── STORED DATA

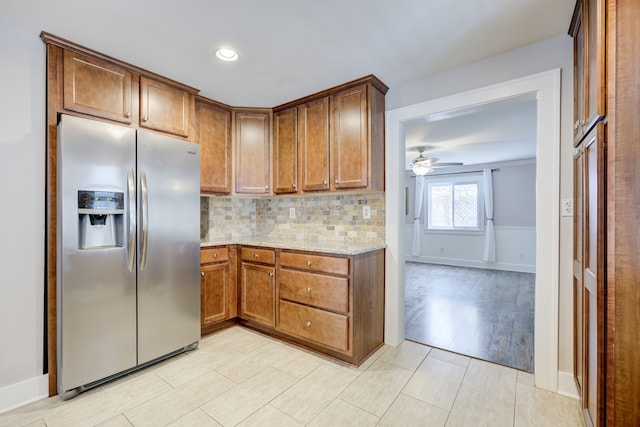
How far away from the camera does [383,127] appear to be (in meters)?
2.70

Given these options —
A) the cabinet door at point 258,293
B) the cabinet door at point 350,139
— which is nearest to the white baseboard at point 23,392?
the cabinet door at point 258,293

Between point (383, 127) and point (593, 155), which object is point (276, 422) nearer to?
point (593, 155)

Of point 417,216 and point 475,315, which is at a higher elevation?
point 417,216

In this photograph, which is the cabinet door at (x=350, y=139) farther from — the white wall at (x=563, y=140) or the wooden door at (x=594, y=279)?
the wooden door at (x=594, y=279)

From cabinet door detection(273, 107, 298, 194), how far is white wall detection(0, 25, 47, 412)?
1853 mm

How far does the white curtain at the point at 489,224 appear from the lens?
252 inches

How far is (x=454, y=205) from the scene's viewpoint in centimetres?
708

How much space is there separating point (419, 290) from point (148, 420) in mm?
3893

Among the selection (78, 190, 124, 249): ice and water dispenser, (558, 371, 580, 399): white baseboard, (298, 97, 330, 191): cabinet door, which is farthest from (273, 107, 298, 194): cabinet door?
(558, 371, 580, 399): white baseboard

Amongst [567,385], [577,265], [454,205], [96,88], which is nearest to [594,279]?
[577,265]

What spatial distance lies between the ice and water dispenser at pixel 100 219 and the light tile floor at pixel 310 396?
99 cm

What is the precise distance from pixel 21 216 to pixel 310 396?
2.17 m

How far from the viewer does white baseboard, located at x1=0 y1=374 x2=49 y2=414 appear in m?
1.77

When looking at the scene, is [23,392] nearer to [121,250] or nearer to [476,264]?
[121,250]
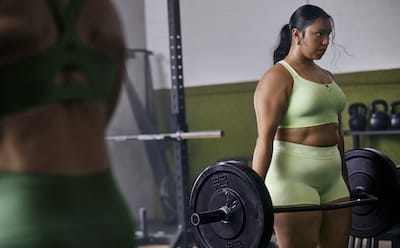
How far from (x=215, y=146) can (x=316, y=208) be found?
10.3 ft

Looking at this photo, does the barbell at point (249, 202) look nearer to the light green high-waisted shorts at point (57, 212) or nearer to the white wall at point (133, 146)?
the light green high-waisted shorts at point (57, 212)

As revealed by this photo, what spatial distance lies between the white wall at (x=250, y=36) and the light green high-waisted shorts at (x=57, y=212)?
3.34 m

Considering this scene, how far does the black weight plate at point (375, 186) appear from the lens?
2076 mm

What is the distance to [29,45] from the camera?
707 mm

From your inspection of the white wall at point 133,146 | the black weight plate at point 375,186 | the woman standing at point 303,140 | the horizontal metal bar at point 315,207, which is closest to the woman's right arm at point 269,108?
the woman standing at point 303,140

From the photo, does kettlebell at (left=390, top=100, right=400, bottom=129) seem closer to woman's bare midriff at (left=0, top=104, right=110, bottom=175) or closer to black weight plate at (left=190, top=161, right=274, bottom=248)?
black weight plate at (left=190, top=161, right=274, bottom=248)

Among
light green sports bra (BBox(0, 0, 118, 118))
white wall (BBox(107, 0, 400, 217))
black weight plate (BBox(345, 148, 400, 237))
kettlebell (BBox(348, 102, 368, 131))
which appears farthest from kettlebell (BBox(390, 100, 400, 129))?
light green sports bra (BBox(0, 0, 118, 118))

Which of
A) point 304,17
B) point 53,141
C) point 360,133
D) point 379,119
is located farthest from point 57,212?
point 379,119

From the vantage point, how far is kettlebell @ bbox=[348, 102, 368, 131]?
4.01 m

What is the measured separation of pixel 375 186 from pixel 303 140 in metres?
0.50

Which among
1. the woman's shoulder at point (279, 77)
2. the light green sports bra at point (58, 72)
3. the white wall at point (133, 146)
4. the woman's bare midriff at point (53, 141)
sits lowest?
the white wall at point (133, 146)

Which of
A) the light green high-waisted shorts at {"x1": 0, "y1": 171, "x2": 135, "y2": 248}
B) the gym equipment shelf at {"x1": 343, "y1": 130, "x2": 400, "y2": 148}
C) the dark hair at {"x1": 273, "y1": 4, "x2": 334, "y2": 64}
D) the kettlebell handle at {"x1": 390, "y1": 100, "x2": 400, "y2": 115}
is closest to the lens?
the light green high-waisted shorts at {"x1": 0, "y1": 171, "x2": 135, "y2": 248}

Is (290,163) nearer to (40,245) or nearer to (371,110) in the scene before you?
(40,245)

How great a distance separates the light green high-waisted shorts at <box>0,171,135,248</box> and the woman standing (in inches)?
38.3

────

(TASK)
Print every record above exactly as written, leaving out the pictures.

(WRITTEN SOLUTION)
How far away from the camera does [383,127] appear to be (in meters)?
2.70

Given these options —
A) the cabinet door at point 258,293
B) the cabinet door at point 350,139
— which is nearest to the white baseboard at point 23,392?
the cabinet door at point 258,293

Between point (383, 127) and point (593, 155), which object is point (276, 422) nearer to?
point (593, 155)

Of point 417,216 and point 475,315, which is at a higher elevation?
point 417,216

In this photograph, which is the cabinet door at (x=350, y=139) farther from — the white wall at (x=563, y=140) or the wooden door at (x=594, y=279)?
the wooden door at (x=594, y=279)

From cabinet door detection(273, 107, 298, 194), how far is white wall detection(0, 25, 47, 412)?
1853 mm

How far does the white curtain at the point at 489,224 appear from the lens?
252 inches

How far is (x=454, y=205) from the scene's viewpoint in centimetres?
708

How much space is there separating point (419, 290) from point (148, 420) in mm?
3893

Among the selection (78, 190, 124, 249): ice and water dispenser, (558, 371, 580, 399): white baseboard, (298, 97, 330, 191): cabinet door, which is farthest from (273, 107, 298, 194): cabinet door?
(558, 371, 580, 399): white baseboard

Amongst [567,385], [577,265], [454,205], [96,88], which is nearest to [594,279]?
[577,265]

What spatial distance lies between the ice and water dispenser at pixel 100 219 and the light tile floor at pixel 310 396?
99 cm

What is the precise distance from pixel 21 216 to pixel 310 396?
2.17 m

How far from the viewer does white baseboard, located at x1=0 y1=374 x2=49 y2=414 appear in m?
1.77

When looking at the scene, is [23,392] nearer to [121,250] or nearer to [476,264]?
[121,250]
How far from (x=215, y=146) can (x=316, y=208) be found?
10.3 ft

Looking at this photo, does the barbell at point (249, 202) look nearer to the light green high-waisted shorts at point (57, 212) or nearer to the white wall at point (133, 146)?
the light green high-waisted shorts at point (57, 212)

As revealed by this photo, what spatial distance lies between the white wall at (x=250, y=36) and the light green high-waisted shorts at (x=57, y=212)?
3.34 m

Considering this scene, how far does the black weight plate at point (375, 186) appear from the lens?
2076 mm

What is the distance to [29,45] from the camera?
707 mm

From your inspection of the white wall at point 133,146 | the black weight plate at point 375,186 | the woman standing at point 303,140 | the horizontal metal bar at point 315,207, which is closest to the woman's right arm at point 269,108?
the woman standing at point 303,140

From the photo, does kettlebell at (left=390, top=100, right=400, bottom=129) seem closer to woman's bare midriff at (left=0, top=104, right=110, bottom=175) or closer to black weight plate at (left=190, top=161, right=274, bottom=248)?
black weight plate at (left=190, top=161, right=274, bottom=248)

Among
light green sports bra (BBox(0, 0, 118, 118))
white wall (BBox(107, 0, 400, 217))
black weight plate (BBox(345, 148, 400, 237))
kettlebell (BBox(348, 102, 368, 131))
which appears farthest from kettlebell (BBox(390, 100, 400, 129))?
light green sports bra (BBox(0, 0, 118, 118))

Which of
A) point 304,17
B) point 53,141
C) point 360,133
D) point 379,119
is located farthest from point 57,212?
point 379,119

From the vantage point, how far is kettlebell @ bbox=[348, 102, 368, 131]?
4.01 m

What is the measured separation of pixel 375 186 from pixel 303 140 in metres?
0.50

Which among
1. the woman's shoulder at point (279, 77)
2. the light green sports bra at point (58, 72)
3. the white wall at point (133, 146)
4. the woman's bare midriff at point (53, 141)
sits lowest?
the white wall at point (133, 146)

Which of
A) the light green high-waisted shorts at {"x1": 0, "y1": 171, "x2": 135, "y2": 248}
B) the gym equipment shelf at {"x1": 343, "y1": 130, "x2": 400, "y2": 148}
C) the dark hair at {"x1": 273, "y1": 4, "x2": 334, "y2": 64}
D) the kettlebell handle at {"x1": 390, "y1": 100, "x2": 400, "y2": 115}
is closest to the lens?
the light green high-waisted shorts at {"x1": 0, "y1": 171, "x2": 135, "y2": 248}

Is (290,163) nearer to (40,245) or nearer to (371,110) in the scene before you?
(40,245)

How great a distance separates the light green high-waisted shorts at <box>0,171,135,248</box> and the woman standing (in inches)?
38.3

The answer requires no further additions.